* Brief *
In the entries that follow, the first line to write out is the one containing "180 ML / 6.08 OZ", and the last is the one containing "THE 17-PIECE SET INCLUDES". Reproduce that stretch exactly, with nothing before or after it.
■ ■ ■
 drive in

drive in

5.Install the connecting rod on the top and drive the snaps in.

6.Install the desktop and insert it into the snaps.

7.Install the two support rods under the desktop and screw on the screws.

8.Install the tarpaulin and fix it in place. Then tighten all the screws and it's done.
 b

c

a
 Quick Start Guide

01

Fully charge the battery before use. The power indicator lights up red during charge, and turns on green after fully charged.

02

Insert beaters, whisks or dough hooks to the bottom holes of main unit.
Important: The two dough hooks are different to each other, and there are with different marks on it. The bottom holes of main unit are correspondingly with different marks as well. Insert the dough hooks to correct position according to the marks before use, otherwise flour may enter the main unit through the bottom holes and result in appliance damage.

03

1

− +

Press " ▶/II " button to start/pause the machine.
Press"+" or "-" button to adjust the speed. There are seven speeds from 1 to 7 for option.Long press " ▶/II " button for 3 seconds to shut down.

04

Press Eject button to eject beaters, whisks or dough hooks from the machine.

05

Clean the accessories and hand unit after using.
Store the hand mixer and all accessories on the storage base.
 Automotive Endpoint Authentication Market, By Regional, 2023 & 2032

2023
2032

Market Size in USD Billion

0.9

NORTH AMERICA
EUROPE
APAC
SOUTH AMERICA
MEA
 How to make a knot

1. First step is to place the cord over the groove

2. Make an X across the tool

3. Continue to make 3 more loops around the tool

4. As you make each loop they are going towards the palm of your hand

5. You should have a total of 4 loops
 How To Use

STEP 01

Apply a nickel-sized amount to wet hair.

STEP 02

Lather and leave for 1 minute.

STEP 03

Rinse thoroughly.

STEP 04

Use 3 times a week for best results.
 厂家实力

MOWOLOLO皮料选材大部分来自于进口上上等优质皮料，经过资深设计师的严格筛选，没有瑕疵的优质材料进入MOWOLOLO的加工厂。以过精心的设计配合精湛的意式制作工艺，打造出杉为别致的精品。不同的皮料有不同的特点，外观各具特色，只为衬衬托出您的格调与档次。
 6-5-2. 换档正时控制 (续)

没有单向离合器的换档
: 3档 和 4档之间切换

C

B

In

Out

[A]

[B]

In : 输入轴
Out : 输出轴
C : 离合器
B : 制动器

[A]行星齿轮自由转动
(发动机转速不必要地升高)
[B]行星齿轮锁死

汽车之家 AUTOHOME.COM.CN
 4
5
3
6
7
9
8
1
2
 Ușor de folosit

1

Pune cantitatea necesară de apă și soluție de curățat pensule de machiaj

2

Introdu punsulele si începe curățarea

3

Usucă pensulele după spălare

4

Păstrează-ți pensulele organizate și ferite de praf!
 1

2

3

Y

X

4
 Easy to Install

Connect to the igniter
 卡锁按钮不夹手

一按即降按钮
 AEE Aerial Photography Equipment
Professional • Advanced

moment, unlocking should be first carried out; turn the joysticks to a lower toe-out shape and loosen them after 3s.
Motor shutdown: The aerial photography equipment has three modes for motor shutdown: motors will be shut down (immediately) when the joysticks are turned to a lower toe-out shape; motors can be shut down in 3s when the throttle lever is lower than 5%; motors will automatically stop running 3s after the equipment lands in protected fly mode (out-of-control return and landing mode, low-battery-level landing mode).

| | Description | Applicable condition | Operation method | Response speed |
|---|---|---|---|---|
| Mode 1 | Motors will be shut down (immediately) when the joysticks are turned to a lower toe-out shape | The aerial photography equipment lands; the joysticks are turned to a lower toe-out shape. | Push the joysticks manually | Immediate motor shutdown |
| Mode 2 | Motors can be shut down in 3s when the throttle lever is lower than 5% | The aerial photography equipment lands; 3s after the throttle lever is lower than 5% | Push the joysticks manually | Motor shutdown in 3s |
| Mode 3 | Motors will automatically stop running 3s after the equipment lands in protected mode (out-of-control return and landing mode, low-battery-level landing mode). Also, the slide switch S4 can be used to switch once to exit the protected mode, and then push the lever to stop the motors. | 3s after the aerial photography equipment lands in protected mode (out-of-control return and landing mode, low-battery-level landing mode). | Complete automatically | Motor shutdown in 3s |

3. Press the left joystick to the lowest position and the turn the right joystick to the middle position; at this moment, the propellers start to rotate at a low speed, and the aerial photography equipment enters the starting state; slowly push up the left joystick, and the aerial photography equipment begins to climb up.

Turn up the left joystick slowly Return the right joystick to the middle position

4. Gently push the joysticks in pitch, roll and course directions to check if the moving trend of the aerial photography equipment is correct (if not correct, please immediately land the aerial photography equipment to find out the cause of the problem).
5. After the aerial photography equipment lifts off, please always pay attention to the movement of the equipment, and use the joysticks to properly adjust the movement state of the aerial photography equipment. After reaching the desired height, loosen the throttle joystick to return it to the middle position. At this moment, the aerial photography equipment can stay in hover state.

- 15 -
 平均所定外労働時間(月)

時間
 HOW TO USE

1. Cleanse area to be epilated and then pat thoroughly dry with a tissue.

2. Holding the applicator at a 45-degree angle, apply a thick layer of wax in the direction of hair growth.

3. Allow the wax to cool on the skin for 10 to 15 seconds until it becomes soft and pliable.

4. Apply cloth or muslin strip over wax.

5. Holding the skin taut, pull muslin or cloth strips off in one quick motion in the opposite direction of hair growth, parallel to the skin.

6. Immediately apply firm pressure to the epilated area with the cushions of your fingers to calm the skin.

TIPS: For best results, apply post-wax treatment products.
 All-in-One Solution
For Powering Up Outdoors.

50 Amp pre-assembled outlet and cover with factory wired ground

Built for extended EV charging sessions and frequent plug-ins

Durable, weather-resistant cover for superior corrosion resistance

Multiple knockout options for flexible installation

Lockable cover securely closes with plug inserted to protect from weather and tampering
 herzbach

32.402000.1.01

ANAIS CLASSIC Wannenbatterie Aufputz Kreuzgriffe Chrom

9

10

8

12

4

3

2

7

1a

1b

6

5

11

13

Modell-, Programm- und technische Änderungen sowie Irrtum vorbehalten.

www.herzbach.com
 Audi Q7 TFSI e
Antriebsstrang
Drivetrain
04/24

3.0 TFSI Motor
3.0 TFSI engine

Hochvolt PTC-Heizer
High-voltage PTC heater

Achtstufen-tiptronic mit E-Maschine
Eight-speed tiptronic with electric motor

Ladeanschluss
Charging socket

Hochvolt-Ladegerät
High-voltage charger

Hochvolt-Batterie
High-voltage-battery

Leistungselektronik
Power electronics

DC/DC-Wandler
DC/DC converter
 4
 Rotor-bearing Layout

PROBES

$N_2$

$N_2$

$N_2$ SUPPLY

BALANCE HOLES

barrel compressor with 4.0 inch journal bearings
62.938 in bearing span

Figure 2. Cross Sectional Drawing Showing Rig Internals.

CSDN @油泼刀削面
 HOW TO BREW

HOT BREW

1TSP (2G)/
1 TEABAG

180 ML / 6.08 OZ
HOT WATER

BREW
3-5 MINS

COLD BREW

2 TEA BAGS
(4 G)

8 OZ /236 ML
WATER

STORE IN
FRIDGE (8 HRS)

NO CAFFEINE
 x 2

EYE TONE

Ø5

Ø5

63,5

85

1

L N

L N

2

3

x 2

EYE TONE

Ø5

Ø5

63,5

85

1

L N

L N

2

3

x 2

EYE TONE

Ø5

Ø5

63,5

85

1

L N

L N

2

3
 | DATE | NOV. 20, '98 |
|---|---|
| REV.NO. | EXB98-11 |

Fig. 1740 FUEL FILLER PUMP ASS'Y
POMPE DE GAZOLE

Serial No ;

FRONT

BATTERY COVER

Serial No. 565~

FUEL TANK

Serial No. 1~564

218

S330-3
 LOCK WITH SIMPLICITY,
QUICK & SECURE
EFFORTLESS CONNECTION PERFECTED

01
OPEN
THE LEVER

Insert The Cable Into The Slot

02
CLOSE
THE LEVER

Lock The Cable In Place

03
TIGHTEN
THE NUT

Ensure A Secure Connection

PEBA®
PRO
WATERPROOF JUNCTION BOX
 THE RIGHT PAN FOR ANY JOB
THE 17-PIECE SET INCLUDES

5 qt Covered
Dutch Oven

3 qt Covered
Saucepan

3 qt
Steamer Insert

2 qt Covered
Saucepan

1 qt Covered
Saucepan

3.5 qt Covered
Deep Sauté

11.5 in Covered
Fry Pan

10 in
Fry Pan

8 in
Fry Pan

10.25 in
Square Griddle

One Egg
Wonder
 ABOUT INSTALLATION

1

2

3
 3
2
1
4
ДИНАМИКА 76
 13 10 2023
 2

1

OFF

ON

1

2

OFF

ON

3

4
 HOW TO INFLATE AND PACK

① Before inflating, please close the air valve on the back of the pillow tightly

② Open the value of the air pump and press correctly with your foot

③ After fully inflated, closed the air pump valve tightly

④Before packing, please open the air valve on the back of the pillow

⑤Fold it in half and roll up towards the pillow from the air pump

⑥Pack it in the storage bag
■ ■ ■
* Finished task *
180 ML / 6.08 OZ
HOT WATER

BREW
3-5 MINS

COLD BREW

2 TEA BAGS
(4 G)

8 OZ /236 ML
WATER

STORE IN
FRIDGE (8 HRS)

NO CAFFEINE
 x 2

EYE TONE

Ø5

Ø5

63,5

85

1

L N

L N

2

3

x 2

EYE TONE

Ø5

Ø5

63,5

85

1

L N

L N

2

3

x 2

EYE TONE

Ø5

Ø5

63,5

85

1

L N

L N

2

3
 | DATE | NOV. 20, '98 |
|---|---|
| REV.NO. | EXB98-11 |

Fig. 1740 FUEL FILLER PUMP ASS'Y
POMPE DE GAZOLE

Serial No ;

FRONT

BATTERY COVER

Serial No. 565~

FUEL TANK

Serial No. 1~564

218

S330-3
 LOCK WITH SIMPLICITY,
QUICK & SECURE
EFFORTLESS CONNECTION PERFECTED

01
OPEN
THE LEVER

Insert The Cable Into The Slot

02
CLOSE
THE LEVER

Lock The Cable In Place

03
TIGHTEN
THE NUT

Ensure A Secure Connection

PEBA®
PRO
WATERPROOF JUNCTION BOX
 THE RIGHT PAN FOR ANY JOB
THE 17-PIECE SET INCLUDES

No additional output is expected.